Fat Tuesday Beef Brisket Recipe
1 3-lb beef brisket
2 medium onions, trimmed & peeled
2 medium carrots, trimmed & peeled
2 stalks celery, trimmed
5 cloves garlic, peeled
2 fresh bay leaves
1 tsp whole black peppercorns
1 C dry sherry
3 qt low-sodium beef stock
8 Tb cornstarch
1/2 C water (or a little more)
-
Place brisket in slow cooker. Cover with vegetables. Add bay leaves and peppercorns.
-
Pour in sherry and 1 qt beef stock. Cover.
-
Turn on low and cook eight to ten hours, or overnight.
-
Remove vegetables and bay leaves. Discard.
-
Remove brisket, cut into bite-sized pieces and reserve. (Discard any fatty portions.)
-
Transfer stock to large pot and add remaining 2 qt beef stock.
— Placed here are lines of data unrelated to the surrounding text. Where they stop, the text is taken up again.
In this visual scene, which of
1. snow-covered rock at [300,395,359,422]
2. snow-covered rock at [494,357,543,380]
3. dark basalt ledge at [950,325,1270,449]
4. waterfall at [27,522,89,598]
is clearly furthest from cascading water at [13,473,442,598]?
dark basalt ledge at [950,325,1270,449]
Bring to roiling boil and cook until reduced to 6 cups.
-
In small bowl, mix cornstarch with water to form smooth paste.
-
Reduce heat to low. Whisk cornstarch into reduced stock. Cook until thickened.
-
Add reserved beef. Stir thoroughly. Heat through. Serve over rice or steamed potatoes or noodles.
Makes 8 servings
Note: If you are concerned about cooking wheat-free, serve this over rice, potatoes or soba noodles rather than wheat noodles.